## SELECTED PASSAGE
____

[PATCH 1/2] drm/xe: Fix missing workqueue destroy in xe_gt_pagefault

Tue Jun 25 17:17:52 UTC 2024

On Mon, 2024-06-10 at 22:36 +0000, Matthew Brost wrote:
> On Mon, Jun 10, 2024 at 08:32:59PM +0000, Stuart Summers wrote:
> > On driver reload we never free up the memory for the pagefault and
> > access counter workqueues. Add those destroy calls here.
> > 
> 
> These queue long term should be moved to the xe device as they are
> indexed per VM and be an array of ordered_wq. Something like [1]. Not
> sure if it worth holding up this patch though.

____

## MATERIAL PROVIDED
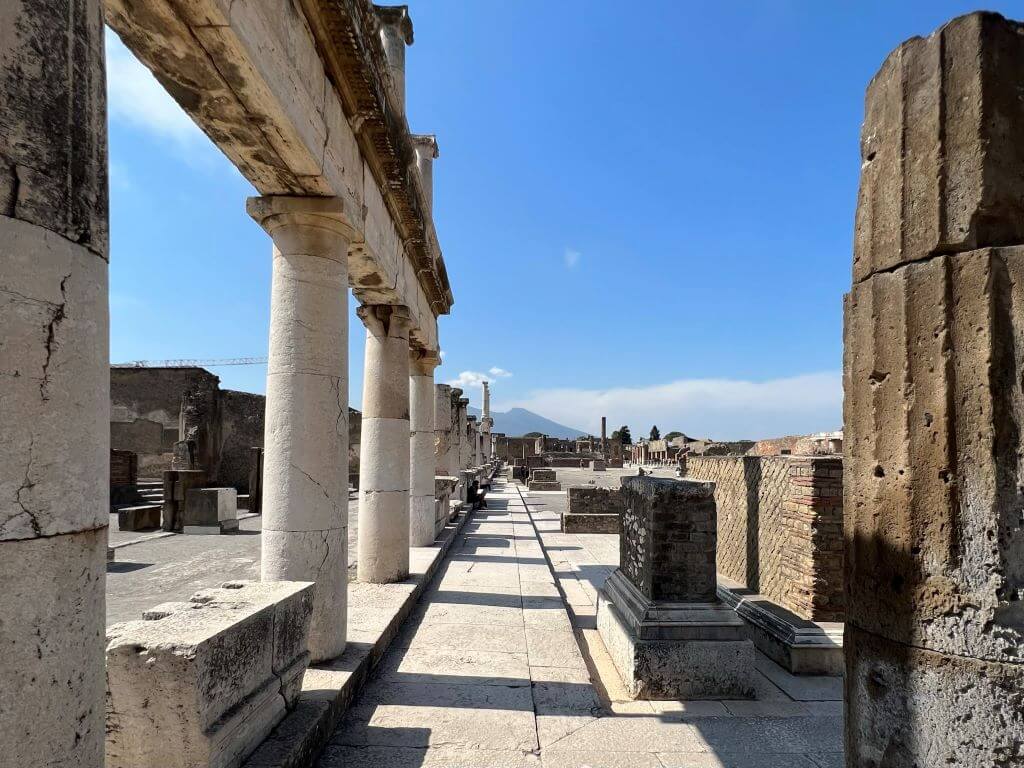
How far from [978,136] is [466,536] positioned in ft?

____

Could you repeat the stretch of the patch thread from "[PATCH 1/2] drm/xe: Fix" through "destroy calls here.", switching "driver reload" to "module unload"?

[PATCH 1/2] drm/xe: Fix missing workqueue destroy in xe_gt_pagefault

Tue Jun 25 17:17:52 UTC 2024

On Mon, 2024-06-10 at 22:36 +0000, Matthew Brost wrote:
> On Mon, Jun 10, 2024 at 08:32:59PM +0000, Stuart Summers wrote:
> > On module unload we never free up the memory for the pagefault and
> > access counter workqueues. Add those destroy calls here.